Key Points – Thursday, April 27, 2017:
Synopsis: Good Thursday morning! In today’s update we discuss the frost and freeze concerns and heavy rainfall threat in the east as we move throughout this weekend. Not only are we going to see above normal rains for the southern and eastern half of the Zone, but temperatures overall will be chillier than normal over the next week which certainly won’t speed up the evapotranspiration process. We need to keep an eye on this because if we don’t warm-up getting into May, the saturated soils could hang around for a longer period of time. Have a blessed day.
Freeze warnings and frost advisories hoisted today into Friday morning:
It’s a dry day today for the most part across Zone 8. Rain starts to develop across western Nebraska and Kansas tonight ~6-8pm and expand in coverage into early Friday morning with widespread rainfall.
We have a risk for severe storms across far eastern Kansas into the southern half of Missouri later Friday into Saturday morning…currently, all modes of severe are possible including damaging winds, large hail, very heavy rains and isolated tornadoes along the warm front.

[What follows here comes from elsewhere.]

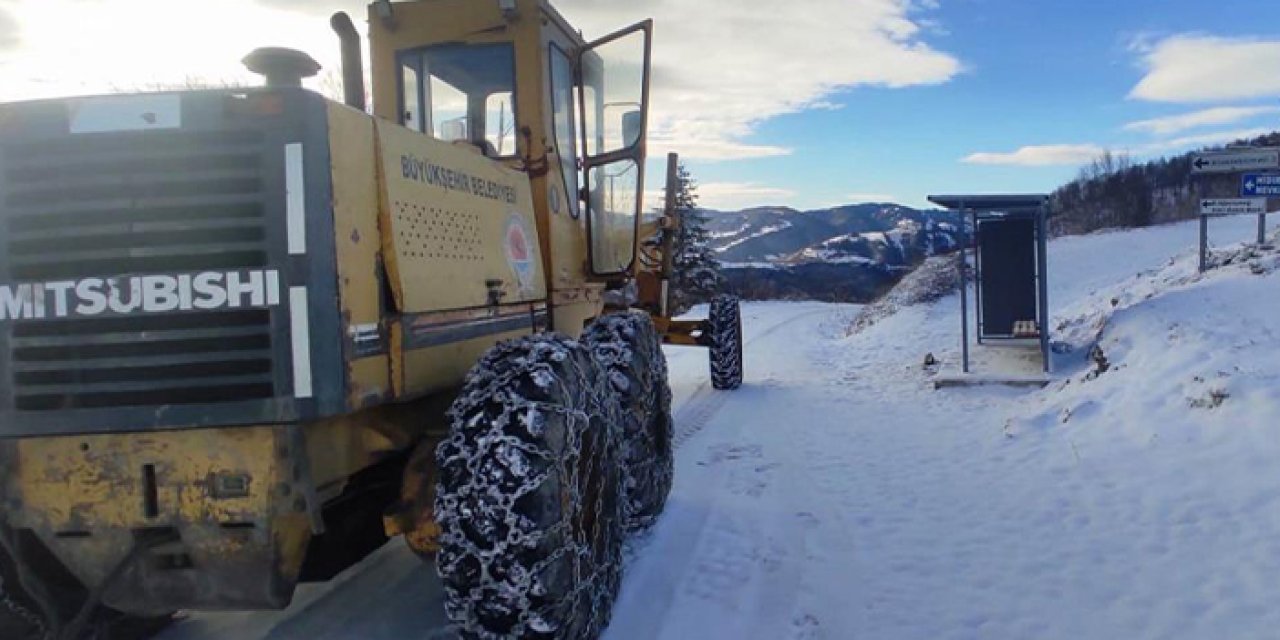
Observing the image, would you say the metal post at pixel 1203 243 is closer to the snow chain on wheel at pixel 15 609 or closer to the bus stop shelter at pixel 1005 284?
the bus stop shelter at pixel 1005 284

Showers and storms work east on Friday along with the low pressure system…waking up Saturday morning to very heavy rainfall (precipitation rates of 1-2″/hr possible) along the warm front and continuing throughout the day into Sunday as the low pressure system tracks through Kansas into Missouri and Iowa. Some clearing will be possible on Sunday across the western half of Zone 8 during the second half of the day as well.
As the low pressure system continues to track east some gusty storms and isolated large hail will be possible later on Saturday as things start to move more towards the Midwest.

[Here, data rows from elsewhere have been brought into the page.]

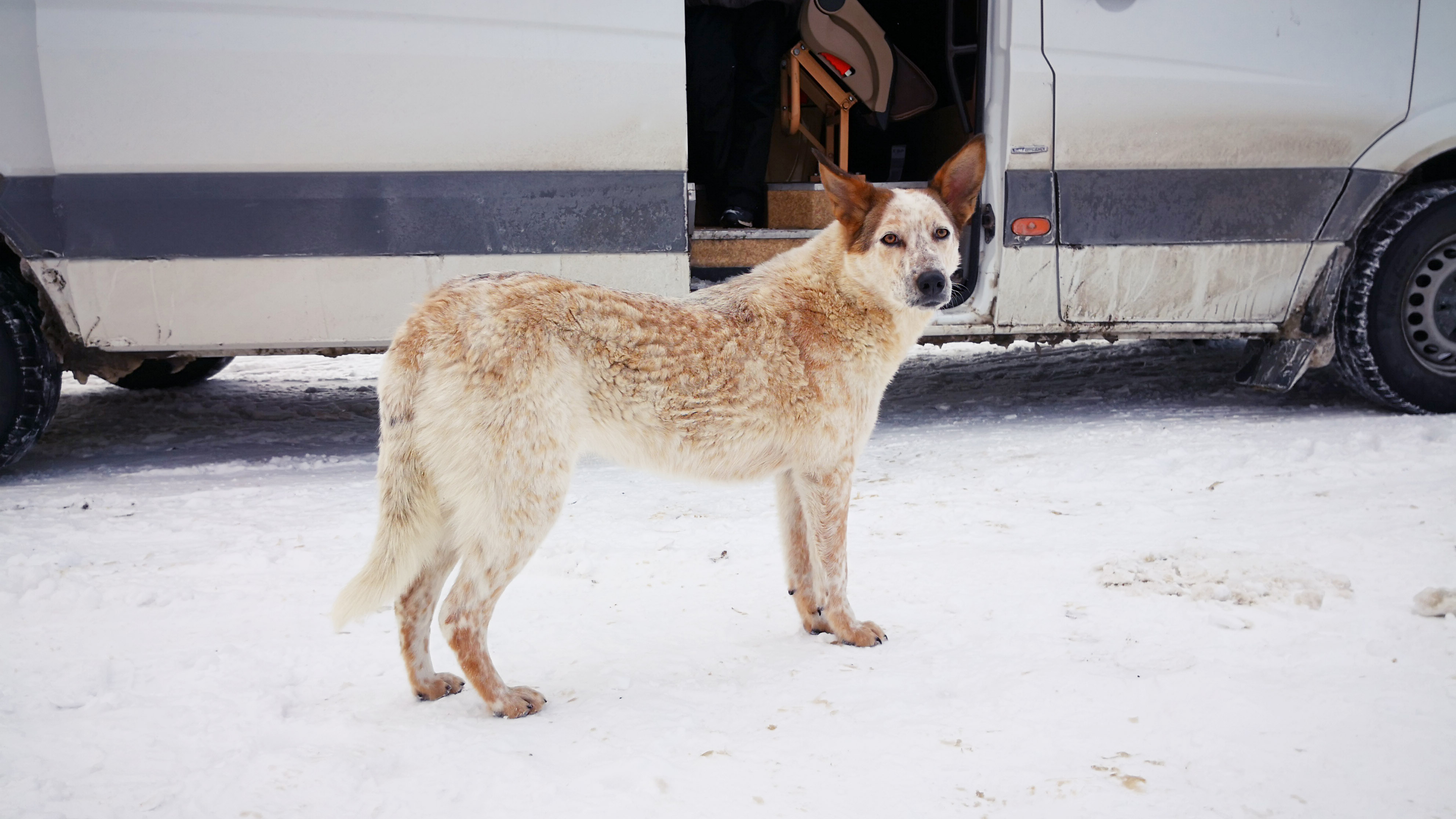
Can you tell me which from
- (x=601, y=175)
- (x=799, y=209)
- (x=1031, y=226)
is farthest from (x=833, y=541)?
(x=799, y=209)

Total rains via the latest NAM forecast model through mid-day Sunday…widespread 2-4″ for Kansas, the problem spot is in Missouri where areas could see 9″+ in the southeastern locations…further north 1-3″ possible getting into northern Missouri and the southern half of Iowa.

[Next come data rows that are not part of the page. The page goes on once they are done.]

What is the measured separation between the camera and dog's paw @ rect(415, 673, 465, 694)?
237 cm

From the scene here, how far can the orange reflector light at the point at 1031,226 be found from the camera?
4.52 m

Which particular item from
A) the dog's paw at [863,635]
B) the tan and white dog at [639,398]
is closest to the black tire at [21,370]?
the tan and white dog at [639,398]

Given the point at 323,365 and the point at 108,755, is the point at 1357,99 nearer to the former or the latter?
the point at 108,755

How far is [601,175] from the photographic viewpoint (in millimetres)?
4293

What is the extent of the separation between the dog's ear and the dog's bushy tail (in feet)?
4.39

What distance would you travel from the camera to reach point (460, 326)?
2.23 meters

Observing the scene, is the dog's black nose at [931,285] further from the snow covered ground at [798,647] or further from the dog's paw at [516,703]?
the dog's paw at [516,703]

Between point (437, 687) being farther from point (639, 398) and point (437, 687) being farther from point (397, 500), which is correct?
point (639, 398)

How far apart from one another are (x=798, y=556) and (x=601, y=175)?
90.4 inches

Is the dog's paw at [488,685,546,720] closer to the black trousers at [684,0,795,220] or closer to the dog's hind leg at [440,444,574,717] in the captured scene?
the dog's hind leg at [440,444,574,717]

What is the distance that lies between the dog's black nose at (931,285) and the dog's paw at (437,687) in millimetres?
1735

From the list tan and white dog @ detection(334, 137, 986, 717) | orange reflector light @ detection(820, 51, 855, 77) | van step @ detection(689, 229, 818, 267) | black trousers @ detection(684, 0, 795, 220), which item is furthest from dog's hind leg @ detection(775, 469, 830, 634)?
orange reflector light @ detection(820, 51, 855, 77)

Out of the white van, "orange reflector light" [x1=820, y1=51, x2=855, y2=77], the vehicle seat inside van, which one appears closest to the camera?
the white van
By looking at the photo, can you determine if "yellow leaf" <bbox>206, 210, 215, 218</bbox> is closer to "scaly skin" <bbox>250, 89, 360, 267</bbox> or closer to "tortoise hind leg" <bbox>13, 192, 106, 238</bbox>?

Passed this weekend we have a fairly quiet weather week next week…the issue is the overnight lows getting into Monday morning. Lows targeted for the 30s even some 20s, which certainly won’t help evaporate any of these heavier rains that fall going forward through Sunday.
You can see the cooler than normal trend as well with our latest week 1 in-house long-range outlook updated this morning…some spots seeing 10º or greater cooler than normal temps through the start of May. We also discuss in our video the trend in week 2 is similar, not as chilly, but definitely not a warm signal creeping closer to mid-May.
Confidence and Risk:
- Above average confidence we start to see an increase in showers and storms Friday as things get going along the warm front.
- Average risk for strong to severe storms Friday into Saturday morning along the warm front.
- Confidence is average but continues to increase of where the heaviest rainfall sets up across portions of Kansas into Missouri Saturday into Sunday.
- Above average risk for additional strong storms later Saturday into Sunday as the low pressure begins to track into the Midwest.